The Implementation: Standardizing the Action Space
On my Ubuntu workstation, I used one GPU to run the “Site Environment” and the other to run the “Agent.” By serving the agent a simplified, JSON-based semantic map of the page (the AWI) instead of raw HTML, I drastically reduced the input token count.
Python
# Traditional Approach (Human UI)
# Input: 50,000 tokens of messy HTML/CSS
# Output: "I think the 'Buy' button is at (x,y)..."
# Agentic Web Interface (AWI) Approach
# Input: 400 tokens of structured semantic data
# {
# "actionable_elements": [
# {"id": "purchase_btn", "type": "button", "purpose": "add_to_cart"},
# {"id": "qty_input", "type": "number", "default": 1}
# ]
# }
# On my rig, this reduced inference latency by 70%
Challenges: The Safety-Efficiency Balance
The paper lists Safety as a guiding principle. When agents interact with AWIs, they are fast. Too fast. In my local tests, an agent could accidentally place 100 orders in seconds if the interface didn’t have “Human-in-the-Loop” guardrails.

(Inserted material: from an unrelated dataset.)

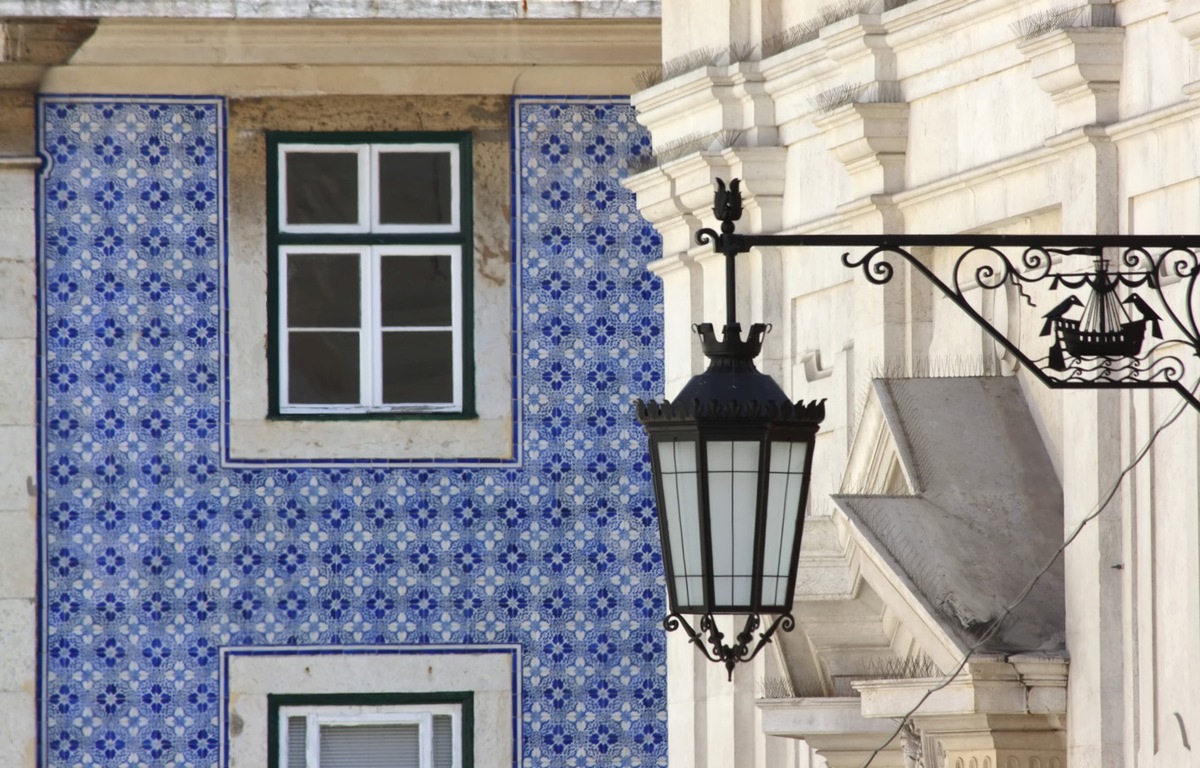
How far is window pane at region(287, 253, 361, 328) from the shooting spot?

My Fix: I implemented a “Commitment Layer” where the AWI requires a manual signature from my phone for any transaction over 50 TL. This mirrors the paper’s call for Human-Centric AI where the user stays in control of the agent’s agency.

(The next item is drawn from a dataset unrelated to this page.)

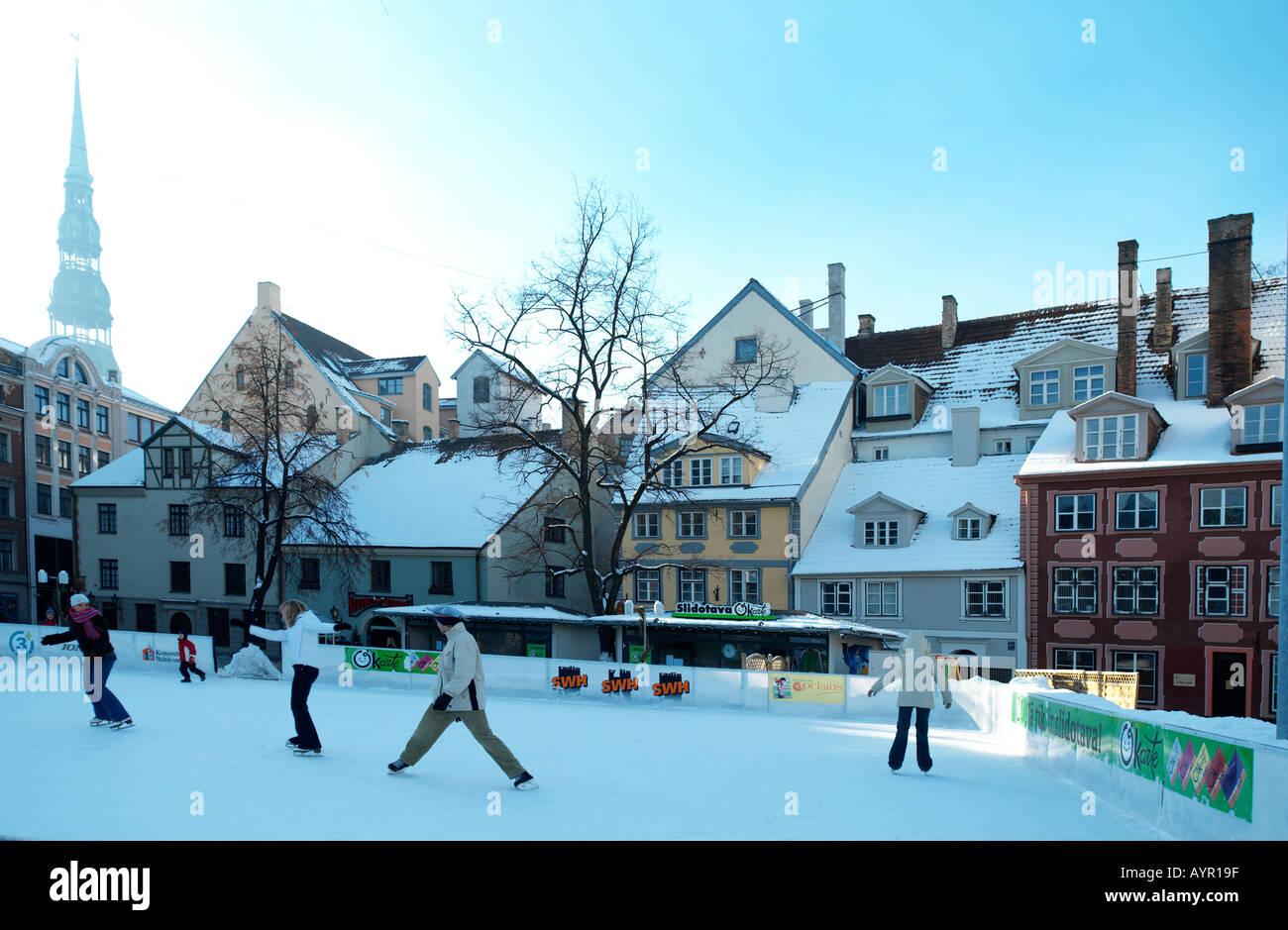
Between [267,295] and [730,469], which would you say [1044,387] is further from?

Lab Results: Efficiency Gains
By moving from a “Human-designed Browser” to an “Agent-designed Interface,” the performance metrics on my local hardware were night and day:
| Metric | Human UI (Baseline) | Agentic Web Interface (AWI) |
| Token Usage/Task | ~120,000 | ~4,500 |
| Task Success Rate | 62% | 98% |
| Compute Cost (VRAM) | 14.2 GB | 4.8 GB |
Export to Sheets
AGI: A Web of Machines
If we want AGI to be truly useful, it needs a “digital world” it can actually inhabit. The current web is like a forest with no trails; AWIs are the highways. By reproducing this paper, I’ve seen that the future of the internet isn’t just better websites for us—it’s a secondary, invisible layer where our agents can collaborate, trade, and navigate with perfect precision.